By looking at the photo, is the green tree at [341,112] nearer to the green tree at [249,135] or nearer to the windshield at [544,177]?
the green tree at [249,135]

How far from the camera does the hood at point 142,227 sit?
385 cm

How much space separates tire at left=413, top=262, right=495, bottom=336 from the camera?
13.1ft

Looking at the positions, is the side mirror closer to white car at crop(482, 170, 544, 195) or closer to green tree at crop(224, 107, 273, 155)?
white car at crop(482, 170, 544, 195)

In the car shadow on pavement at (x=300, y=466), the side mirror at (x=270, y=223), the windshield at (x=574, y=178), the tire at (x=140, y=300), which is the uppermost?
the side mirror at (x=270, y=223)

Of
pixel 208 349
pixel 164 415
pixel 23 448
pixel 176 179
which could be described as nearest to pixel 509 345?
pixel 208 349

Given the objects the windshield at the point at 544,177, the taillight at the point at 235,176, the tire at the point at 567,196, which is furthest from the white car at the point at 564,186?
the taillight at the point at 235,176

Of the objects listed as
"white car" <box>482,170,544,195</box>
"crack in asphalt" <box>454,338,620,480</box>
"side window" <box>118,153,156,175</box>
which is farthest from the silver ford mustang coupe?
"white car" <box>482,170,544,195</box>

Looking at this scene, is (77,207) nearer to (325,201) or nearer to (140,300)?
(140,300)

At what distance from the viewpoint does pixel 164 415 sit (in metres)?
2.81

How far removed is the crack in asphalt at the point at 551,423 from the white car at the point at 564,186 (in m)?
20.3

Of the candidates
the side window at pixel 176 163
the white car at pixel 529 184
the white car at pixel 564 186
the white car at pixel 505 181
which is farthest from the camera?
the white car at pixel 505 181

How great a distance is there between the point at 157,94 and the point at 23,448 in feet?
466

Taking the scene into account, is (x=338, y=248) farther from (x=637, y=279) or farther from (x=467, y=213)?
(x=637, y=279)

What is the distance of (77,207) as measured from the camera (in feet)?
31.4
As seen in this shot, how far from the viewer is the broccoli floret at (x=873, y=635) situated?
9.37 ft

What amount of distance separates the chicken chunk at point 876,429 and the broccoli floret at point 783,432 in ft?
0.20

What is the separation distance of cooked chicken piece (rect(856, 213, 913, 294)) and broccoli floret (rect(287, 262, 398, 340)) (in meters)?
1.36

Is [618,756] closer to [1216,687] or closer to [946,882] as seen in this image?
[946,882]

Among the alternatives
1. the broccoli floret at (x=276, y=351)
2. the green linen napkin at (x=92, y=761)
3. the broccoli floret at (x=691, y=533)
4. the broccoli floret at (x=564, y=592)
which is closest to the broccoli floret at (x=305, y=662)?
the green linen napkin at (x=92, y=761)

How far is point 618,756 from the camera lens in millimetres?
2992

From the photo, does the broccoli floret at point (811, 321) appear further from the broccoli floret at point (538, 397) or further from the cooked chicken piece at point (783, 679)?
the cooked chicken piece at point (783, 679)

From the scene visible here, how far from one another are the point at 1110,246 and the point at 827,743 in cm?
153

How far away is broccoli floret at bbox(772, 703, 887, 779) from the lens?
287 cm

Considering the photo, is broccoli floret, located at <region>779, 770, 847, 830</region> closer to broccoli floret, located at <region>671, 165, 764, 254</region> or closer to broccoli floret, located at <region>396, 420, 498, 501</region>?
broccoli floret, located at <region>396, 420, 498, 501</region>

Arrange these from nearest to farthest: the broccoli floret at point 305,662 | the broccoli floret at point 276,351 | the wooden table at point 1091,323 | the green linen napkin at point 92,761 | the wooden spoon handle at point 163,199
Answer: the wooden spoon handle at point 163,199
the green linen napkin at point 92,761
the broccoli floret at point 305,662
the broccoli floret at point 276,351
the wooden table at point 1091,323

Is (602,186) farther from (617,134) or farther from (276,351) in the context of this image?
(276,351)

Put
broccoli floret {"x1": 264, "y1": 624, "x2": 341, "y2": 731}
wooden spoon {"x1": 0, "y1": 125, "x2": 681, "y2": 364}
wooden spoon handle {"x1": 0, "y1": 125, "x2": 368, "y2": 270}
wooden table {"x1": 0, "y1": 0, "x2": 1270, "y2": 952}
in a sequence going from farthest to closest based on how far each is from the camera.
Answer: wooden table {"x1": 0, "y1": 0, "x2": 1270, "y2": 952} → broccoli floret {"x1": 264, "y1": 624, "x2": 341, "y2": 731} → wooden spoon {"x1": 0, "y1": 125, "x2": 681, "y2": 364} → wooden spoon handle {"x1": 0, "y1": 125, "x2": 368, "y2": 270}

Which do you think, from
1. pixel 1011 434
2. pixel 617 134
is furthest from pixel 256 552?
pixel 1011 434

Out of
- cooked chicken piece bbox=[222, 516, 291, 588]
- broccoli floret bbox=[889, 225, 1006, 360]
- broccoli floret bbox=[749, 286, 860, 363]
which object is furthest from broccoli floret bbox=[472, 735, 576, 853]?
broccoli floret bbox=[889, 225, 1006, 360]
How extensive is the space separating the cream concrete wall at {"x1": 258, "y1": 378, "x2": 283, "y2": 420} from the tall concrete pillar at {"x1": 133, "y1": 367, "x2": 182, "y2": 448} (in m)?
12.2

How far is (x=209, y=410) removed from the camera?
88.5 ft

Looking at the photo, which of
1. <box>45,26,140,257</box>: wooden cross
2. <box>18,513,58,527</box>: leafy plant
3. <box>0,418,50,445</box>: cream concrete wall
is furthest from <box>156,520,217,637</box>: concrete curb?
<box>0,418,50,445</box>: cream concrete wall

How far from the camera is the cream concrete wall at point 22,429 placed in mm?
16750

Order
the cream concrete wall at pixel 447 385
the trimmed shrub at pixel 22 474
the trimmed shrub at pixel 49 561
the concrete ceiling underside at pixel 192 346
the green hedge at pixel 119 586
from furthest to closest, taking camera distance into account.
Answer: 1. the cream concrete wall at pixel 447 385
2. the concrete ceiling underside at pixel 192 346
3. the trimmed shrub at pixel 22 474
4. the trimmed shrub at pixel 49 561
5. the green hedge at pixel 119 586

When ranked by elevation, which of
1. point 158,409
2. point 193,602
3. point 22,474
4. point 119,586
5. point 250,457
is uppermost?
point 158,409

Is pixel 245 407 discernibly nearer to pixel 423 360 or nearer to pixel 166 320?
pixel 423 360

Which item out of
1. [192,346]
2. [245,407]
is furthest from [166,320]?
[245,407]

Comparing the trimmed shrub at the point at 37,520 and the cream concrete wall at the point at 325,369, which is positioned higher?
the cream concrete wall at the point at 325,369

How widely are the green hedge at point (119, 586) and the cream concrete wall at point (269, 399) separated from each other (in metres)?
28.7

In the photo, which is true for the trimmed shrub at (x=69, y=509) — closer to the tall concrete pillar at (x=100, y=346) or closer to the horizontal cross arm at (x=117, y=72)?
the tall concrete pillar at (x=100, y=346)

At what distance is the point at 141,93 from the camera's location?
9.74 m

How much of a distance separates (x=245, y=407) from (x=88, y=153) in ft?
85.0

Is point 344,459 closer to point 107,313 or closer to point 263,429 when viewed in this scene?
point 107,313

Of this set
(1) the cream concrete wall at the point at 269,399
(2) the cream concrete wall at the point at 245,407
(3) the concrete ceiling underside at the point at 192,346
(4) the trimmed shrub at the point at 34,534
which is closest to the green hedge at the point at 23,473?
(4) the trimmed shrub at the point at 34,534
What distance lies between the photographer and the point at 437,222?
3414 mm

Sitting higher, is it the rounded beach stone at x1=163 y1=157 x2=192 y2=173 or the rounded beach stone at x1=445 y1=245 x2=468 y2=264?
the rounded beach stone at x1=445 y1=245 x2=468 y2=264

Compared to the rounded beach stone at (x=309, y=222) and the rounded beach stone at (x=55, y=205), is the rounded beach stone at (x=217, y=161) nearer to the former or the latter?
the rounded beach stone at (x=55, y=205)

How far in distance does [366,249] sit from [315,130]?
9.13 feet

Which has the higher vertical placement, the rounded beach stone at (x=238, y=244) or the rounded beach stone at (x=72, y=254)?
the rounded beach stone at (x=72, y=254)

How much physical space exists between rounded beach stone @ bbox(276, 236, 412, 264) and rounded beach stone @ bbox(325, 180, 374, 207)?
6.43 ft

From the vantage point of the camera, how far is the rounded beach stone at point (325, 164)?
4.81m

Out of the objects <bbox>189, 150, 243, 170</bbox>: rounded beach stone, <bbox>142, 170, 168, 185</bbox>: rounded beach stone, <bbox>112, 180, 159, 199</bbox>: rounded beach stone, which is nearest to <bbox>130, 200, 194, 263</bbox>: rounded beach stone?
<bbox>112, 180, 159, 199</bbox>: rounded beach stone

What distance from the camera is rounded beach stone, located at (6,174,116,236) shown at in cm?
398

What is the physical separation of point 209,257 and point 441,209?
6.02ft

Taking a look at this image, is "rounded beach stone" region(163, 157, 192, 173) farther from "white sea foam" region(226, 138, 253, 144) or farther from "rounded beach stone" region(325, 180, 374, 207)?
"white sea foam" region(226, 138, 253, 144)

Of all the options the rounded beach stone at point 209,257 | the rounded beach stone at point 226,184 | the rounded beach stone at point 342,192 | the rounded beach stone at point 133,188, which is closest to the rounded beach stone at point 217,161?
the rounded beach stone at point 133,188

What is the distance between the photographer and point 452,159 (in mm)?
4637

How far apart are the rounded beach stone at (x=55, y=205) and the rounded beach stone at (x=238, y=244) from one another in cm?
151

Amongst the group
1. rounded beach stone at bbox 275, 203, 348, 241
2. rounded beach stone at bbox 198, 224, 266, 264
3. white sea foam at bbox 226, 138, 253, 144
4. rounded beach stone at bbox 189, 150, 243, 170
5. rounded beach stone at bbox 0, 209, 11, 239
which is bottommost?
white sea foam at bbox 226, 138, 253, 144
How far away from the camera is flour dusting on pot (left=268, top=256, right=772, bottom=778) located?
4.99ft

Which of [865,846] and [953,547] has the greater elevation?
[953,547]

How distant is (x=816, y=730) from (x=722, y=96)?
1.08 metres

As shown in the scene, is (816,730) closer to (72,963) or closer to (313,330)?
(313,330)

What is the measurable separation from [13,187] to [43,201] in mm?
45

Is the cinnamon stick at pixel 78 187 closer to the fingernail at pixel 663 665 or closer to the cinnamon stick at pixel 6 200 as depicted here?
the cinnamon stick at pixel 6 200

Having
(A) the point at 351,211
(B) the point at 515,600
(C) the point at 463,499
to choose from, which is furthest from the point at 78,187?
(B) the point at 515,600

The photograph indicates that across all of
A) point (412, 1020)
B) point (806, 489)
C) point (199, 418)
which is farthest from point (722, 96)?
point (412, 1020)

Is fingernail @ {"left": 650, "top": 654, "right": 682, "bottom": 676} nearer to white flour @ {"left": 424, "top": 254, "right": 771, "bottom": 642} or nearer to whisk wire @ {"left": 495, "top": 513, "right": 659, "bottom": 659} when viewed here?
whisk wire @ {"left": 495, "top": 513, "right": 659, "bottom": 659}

------------

### Requirement
What are the lines from the one with "What is the measurable" through the last line of the records above? Quote them exactly and add nothing.

### Output of the task
What is the measurable separation from [13,187] to [43,201] in mm?
45

Is the cinnamon stick at pixel 78 187 closer to the fingernail at pixel 663 665 or closer to the cinnamon stick at pixel 6 200 as depicted here?
the cinnamon stick at pixel 6 200

Having
(A) the point at 351,211
(B) the point at 515,600
(C) the point at 463,499
to choose from, which is furthest from the point at 78,187?
(B) the point at 515,600

The photograph indicates that across all of
A) point (412, 1020)
B) point (806, 489)
C) point (199, 418)
which is farthest from point (722, 96)?
point (412, 1020)

Is fingernail @ {"left": 650, "top": 654, "right": 682, "bottom": 676} nearer to white flour @ {"left": 424, "top": 254, "right": 771, "bottom": 642} or nearer to whisk wire @ {"left": 495, "top": 513, "right": 659, "bottom": 659} when viewed here?
whisk wire @ {"left": 495, "top": 513, "right": 659, "bottom": 659}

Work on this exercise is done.